> _PASSAGE SHOWN_:
——
In this paper we consider a generalization of some of these architectures to a continuous setting, where the samples to be generated belong to an infinite-dimensional function space. One reason is that many physical quantities of interest are better modeled as functions than vectors, e.g. solutions of partial differential equations (PDEs). In this respect, this work fits in the growing research area of neural networks in infinite-dimensional spaces, often motivated by the study of PDEs, which includes Neural Operators

[38], Deep-O-Nets [42], PINNS [52] and many others.

A second reason concerns the promising applications of generative models in solving inverse problems. A typical inverse problem consists in the recovery of a quantity from noisy observations that are described by a ill-posed operator between function spaces [23]

. Virtually, every imaging modality can be modeled in such a way, including computed tomography (CT), magnetic resonance imaging (MRI) and ultrasonography. In recent years, machine learning based reconstruction algorithms have become the state of the art in most imaging applications

[10, 46]. Among these algorithms, the ones combining generative models with classical iterative methods – such as the Landweber scheme – are very promising since they retain most of the explanaibility provided by inverse problems theory. However, despite the impressive numerical results [16, 57, 9, 34, 55, 11, 33], many theoretical questions have not been studied yet, for instance concerning stability properties of the reconstruction.

In this work (Section 2), we introduce a family of continuous generative neural networks (CGNNs), mapping a finite-dimensional space into an infinite-dimensional function space. Inspired by the architecture of deep convolutional GANs (DCGANs) [51], CGNNs are obtained by composing an affine map with several (continuous) convolutional layers with nonlinear activation functions. The convolutional layers are constructed as maps between the subspaces of a multi-resolution analysis (MRA) at different scales, and naturally generalize discrete convolutions. In our continuous setting, the scale parameter plays the role of the resolution of the signal/image. We note that wavelet analysis has played a major role in the design of deep learning architectures in the last decade [44, 17, 7, 19, 8].

The main result of this paper (Section 3) is a set of sufficient conditions that the parameters of a CGNN must satisfy in order to guarantee global injectivity of the network. This result is far from trivial because in each convolutional layer the number of channels is reduced, and this has to be compensated by the higher scale in the MRA. Generative models that are not injective are of no use in solving inverse problems or inference problems, or at least it is difficult to study their performance from the theoretical point of view. Furthermore, injective generators are needed whenever they are used as decoders in an autoencoder. In the discrete settings, some families of injective networks have been already thoroughly characterized [12, 41, 49, 24, 37, 50, 29, 28]. Note that normalizing flows are injective by construction, yet they are maps between spaces of the same (generally large) dimension, a feature that does not necessarily help with our desired applications.

Indeed, another useful property of CGNNs is dimensionality reduction. For ill-posed inverse problems, it is well known that imposing finite-dimensional priors improves the stability and the quality of the reconstruction [6, 14, 13, 5, 15], also working with finitely-many measurements [3, 31, 2, 4, 1]. In practice, these priors are unknown or cannot be analytically described: yet, they can be approximated by a (trained) CGNN. The second main result of this work (Section 4) is that an injective CGNN allows us to transform a possibly nonlinear ill-posed inverse problem into a Lipschitz stable one.
——
> _TASKS TO PERFORM_:
• 1. Answer these questions from the passage on continuous generative neural networks.
(a) Which architecture inspired the design of CGNNs?
(b) Which three imaging modalities does the passage list as examples that can be modeled as inverse problems?
(c) In which section does the second main result appear, and what does that result state?
• 2. Rewrite as a bulleted list the paragraph of the passage on continuous generative neural networks that begins "In this work (Section 2)", keeping its main facts.
• 3. According to the passage on continuous generative neural networks, why is the result guaranteeing global injectivity of a CGNN far from trivial? Answer in one to three sentences.

(Rows from a dataset)
——
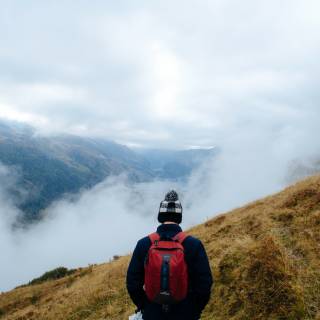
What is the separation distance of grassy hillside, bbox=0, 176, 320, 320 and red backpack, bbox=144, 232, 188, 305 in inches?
151

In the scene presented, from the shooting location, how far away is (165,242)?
616 cm

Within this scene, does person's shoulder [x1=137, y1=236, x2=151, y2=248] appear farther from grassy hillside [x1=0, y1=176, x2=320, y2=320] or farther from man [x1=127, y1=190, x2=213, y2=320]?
grassy hillside [x1=0, y1=176, x2=320, y2=320]

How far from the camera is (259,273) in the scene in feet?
33.0

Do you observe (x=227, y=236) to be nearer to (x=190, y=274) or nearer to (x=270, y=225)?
(x=270, y=225)

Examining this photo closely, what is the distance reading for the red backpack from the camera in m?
5.96

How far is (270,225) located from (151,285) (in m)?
8.61

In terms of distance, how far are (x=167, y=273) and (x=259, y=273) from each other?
16.1 feet

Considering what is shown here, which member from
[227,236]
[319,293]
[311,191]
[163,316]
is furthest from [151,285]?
[311,191]

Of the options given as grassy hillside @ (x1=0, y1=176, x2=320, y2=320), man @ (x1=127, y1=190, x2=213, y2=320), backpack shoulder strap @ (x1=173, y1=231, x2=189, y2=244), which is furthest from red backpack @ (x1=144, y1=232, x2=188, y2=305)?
grassy hillside @ (x1=0, y1=176, x2=320, y2=320)

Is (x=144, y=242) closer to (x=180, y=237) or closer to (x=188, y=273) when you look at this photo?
(x=180, y=237)

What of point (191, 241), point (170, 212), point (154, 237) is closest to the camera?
point (191, 241)

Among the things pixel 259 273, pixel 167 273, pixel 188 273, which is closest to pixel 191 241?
pixel 188 273

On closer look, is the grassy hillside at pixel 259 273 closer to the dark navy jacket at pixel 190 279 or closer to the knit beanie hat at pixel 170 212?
the dark navy jacket at pixel 190 279

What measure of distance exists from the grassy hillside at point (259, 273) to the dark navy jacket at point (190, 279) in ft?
11.1
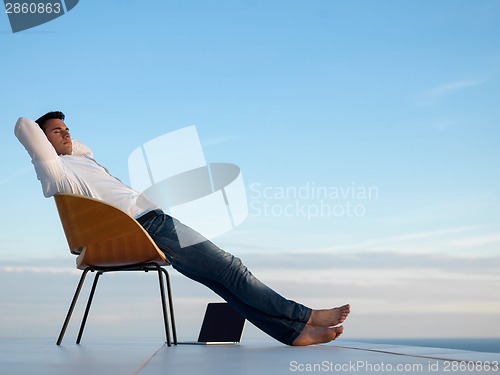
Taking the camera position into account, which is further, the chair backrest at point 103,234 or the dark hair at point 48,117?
the dark hair at point 48,117

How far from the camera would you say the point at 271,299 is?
2.69 m

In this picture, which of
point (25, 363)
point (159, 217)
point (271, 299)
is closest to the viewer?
point (25, 363)

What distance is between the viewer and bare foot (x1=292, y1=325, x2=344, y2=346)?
8.86ft

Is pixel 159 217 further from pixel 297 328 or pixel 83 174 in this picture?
pixel 297 328

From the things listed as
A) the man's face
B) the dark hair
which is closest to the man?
the man's face

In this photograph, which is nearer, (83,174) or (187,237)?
(187,237)

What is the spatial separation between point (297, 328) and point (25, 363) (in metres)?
1.25

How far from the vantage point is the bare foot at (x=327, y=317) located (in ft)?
8.87

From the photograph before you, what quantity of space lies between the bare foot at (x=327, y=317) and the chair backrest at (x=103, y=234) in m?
0.70

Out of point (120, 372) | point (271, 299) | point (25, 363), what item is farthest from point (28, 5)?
point (120, 372)

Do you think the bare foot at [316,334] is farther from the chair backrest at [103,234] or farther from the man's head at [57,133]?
the man's head at [57,133]

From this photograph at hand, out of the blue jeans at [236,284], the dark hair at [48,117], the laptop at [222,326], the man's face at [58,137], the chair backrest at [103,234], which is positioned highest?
the dark hair at [48,117]

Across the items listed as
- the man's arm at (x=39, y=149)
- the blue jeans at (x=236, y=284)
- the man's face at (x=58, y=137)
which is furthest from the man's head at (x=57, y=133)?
the blue jeans at (x=236, y=284)

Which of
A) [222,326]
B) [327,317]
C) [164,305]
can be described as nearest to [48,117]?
[164,305]
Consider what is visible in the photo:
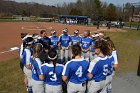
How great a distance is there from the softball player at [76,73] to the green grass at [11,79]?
4253 millimetres

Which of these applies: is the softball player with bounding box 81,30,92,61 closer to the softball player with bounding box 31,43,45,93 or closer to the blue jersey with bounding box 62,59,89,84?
the softball player with bounding box 31,43,45,93

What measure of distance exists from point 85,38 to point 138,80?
10.5 feet

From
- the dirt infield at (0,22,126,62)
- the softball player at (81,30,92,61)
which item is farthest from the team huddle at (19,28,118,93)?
the dirt infield at (0,22,126,62)

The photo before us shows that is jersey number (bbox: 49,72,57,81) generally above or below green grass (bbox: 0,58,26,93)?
above

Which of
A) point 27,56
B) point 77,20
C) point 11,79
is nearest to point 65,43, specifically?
point 11,79

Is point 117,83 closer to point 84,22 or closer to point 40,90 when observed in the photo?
point 40,90

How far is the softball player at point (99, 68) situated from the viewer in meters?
6.50

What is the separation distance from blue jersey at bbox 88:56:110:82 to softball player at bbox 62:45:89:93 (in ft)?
0.50

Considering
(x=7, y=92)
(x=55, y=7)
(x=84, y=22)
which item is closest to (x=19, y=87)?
(x=7, y=92)

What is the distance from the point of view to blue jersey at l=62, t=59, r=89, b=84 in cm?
645

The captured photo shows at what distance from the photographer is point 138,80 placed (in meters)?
12.8

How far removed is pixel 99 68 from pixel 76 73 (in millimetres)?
517

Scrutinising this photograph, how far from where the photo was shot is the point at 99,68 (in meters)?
6.59

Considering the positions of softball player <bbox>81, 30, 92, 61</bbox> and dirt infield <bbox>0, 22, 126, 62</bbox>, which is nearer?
softball player <bbox>81, 30, 92, 61</bbox>
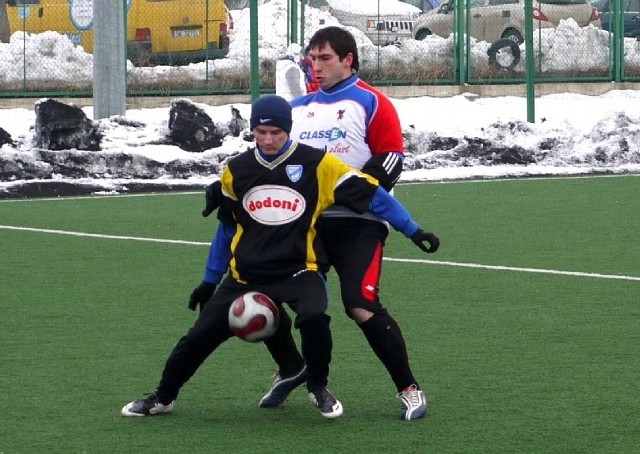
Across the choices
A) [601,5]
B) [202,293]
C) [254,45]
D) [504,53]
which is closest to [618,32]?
[601,5]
——
> _RESULTS OF THE TASKS_:
• 1.
(a) Deep convolutional GANs (DCGANs).
(b) Computed tomography (CT), magnetic resonance imaging (MRI), and ultrasonography.
(c) Section 4. It states that an injective CGNN allows a possibly nonlinear ill-posed inverse problem to be transformed into a Lipschitz stable one.

• 2.
- Section 2 introduces continuous generative neural networks (CGNNs), which map a finite-dimensional space into an infinite-dimensional function space.
- Their design is inspired by deep convolutional GANs (DCGANs).
- A CGNN composes an affine map with several continuous convolutional layers that use nonlinear activation functions.
- The convolutional layers map between subspaces of a multi-resolution analysis (MRA) at different scales and naturally generalize discrete convolutions.
- In this continuous setting, the scale parameter acts as the resolution of the signal or image.
- Wavelet analysis has played a major role in the design of deep learning architectures over the last decade.

• 3. It is far from trivial because each convolutional layer reduces the number of channels. That reduction has to be compensated by the higher scale in the multi-resolution analysis.